Material excerpted from a collection
===

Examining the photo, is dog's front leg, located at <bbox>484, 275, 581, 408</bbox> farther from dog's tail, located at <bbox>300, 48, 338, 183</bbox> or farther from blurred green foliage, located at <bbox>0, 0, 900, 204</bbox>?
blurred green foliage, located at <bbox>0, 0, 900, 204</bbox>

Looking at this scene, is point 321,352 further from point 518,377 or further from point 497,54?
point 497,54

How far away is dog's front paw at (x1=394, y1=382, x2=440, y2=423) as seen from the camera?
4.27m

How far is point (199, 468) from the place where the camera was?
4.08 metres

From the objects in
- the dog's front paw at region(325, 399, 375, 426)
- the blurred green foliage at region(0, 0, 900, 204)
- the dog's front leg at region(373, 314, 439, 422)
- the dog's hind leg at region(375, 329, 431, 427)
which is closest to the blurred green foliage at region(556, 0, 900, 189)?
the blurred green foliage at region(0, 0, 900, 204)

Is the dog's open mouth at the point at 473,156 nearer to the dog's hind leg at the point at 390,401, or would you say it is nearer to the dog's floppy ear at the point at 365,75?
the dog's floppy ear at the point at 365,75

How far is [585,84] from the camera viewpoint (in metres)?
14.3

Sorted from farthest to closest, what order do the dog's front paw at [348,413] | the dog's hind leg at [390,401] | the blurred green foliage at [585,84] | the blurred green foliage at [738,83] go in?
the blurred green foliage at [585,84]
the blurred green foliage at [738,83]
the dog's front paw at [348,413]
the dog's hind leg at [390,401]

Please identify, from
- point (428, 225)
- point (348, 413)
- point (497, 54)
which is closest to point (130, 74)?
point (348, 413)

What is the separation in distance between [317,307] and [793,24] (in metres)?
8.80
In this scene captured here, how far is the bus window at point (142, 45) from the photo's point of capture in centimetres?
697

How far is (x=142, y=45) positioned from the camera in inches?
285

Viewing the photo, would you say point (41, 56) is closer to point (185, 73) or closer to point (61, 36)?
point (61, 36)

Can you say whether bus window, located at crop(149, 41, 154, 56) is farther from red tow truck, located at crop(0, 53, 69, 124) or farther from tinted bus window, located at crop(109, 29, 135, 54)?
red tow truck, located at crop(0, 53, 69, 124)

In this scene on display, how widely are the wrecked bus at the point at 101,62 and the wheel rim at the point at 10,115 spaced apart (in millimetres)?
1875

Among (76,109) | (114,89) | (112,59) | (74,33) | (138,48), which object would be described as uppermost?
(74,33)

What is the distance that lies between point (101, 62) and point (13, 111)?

===

◆ THE REQUEST:
Transcribe the part of the material that begins with the line containing "Among (76,109) |" and continues through the end of the material, including both the first and the last line.

◆ CORRECT RESULT:
Among (76,109) | (114,89) | (112,59) | (74,33) | (138,48), which object would be described as uppermost?
(74,33)

What is the distance that lies between point (101, 62) and point (13, 111)?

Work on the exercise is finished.